God's Anger in Nahum | marissabaker.wordpress.comYou usually only hear about Jonah, but there’s a second book in the Bible that’s concerned with the destruction of Nineveh. Since Nineveh repented after Jonah’s warning, its destruction was held off about 150 years — until 612 B.C. According to my study Bible, Nahum probably wrote his prophecy around 620 B.C., and this time Nineveh’s destruction really was just around the corner. The city’s repentance hadn’t translated into continued faithfulness through the generations, and the people’s return to wickedness meant it was time to fulfill the prophecy of destruction made originally though Jonah.
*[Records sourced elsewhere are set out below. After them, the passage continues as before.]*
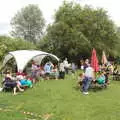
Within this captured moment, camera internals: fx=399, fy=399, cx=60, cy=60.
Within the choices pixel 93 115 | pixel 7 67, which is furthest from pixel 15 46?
pixel 93 115

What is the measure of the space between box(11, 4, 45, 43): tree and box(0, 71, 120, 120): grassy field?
61808 millimetres

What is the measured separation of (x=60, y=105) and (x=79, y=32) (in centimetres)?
2900

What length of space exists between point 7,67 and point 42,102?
16467 mm

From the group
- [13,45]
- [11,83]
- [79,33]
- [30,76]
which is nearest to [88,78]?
[11,83]

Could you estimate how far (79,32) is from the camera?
44.5 meters

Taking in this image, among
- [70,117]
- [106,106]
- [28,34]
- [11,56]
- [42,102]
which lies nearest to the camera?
[70,117]

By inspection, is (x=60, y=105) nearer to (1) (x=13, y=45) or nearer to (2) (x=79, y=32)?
(2) (x=79, y=32)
The burden against Nineveh. The book of the vision of Nahum the Elkoshite. God is jealous, and the Lord avenges; the Lord avenges and is furious. The Lord will take vengeance on His adversaries, and He reserves wrath for His enemies; the Lord is slow to anger and great in power, and will not at all acquit the wicked. (Nah. 1:1-3)
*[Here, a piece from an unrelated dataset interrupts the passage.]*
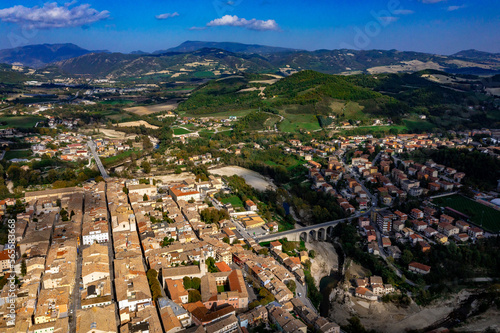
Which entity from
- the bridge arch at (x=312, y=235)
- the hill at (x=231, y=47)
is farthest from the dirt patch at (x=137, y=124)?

Studying a book wholly concerned with a fulfilled prophecy might seem like time that could better be spent elsewhere, but while reading through Nahum I realized it actually has quite a bit to teach us about who God is and how He works.

When God Gets Angry

In the first verses of Nahum, God is called “slow to anger” in the midst of a passage describing His wrath and vengeance. It might seem odd, but actually God’s fury at this time is an example of His being “slow to anger.”

The Lord is merciful and gracious, slow to anger, and abounding in mercy. He will not always strive with us, nor will He keep His anger forever. He has not dealt with us according to our sins, nor punished us according to our iniquities. For as the heavens are high above the earth, so great is His mercy toward those who fear Him (Ps. 103:8-11)
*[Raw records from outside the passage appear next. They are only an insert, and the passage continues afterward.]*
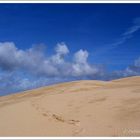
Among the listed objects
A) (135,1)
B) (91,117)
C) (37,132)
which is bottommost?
(37,132)

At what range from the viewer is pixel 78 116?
609 centimetres

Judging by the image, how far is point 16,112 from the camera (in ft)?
23.3

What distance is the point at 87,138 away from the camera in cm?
486

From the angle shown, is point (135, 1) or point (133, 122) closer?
point (133, 122)

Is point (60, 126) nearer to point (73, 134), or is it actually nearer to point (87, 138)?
point (73, 134)

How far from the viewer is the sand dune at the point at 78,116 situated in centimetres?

David’s Psalm is talking about God’s dealings with His own special people, but this is also what happened with Nineveh. Though the city was populated with unbelievers who oppressed God’s people, He held back His judgement when the city repented. He was “slow to anger” for 150 years, but this time there was no repentance and justice demanded a reckoning for sin.

Behold, I am against you,” says the Lord of hosts, “I will burn your chariots in smoke, and the sword shall devour your young lions; I will cut off your prey from the earth, and the voice of your messengers shall be heard no more.” Woe to the bloody city! It is all full of lies and robbery. Its victim never departs. (Nah. 2:13-3:1)

In Jonah, we weren’t given a list of Nineveh’s transgressions, but we have one here in chapter three: Lies, robbery (v. 1), warfare and slaughter (v.2-3), harlotry, witchcraft, the selling of nations and families (v. 4), and general “shame” (v. 5).

Your injury has no healing, your wound is severe. All who hear news of you will clap their hands over you, for upon whom has not your wickedness passed continually? (Nah. 3:19)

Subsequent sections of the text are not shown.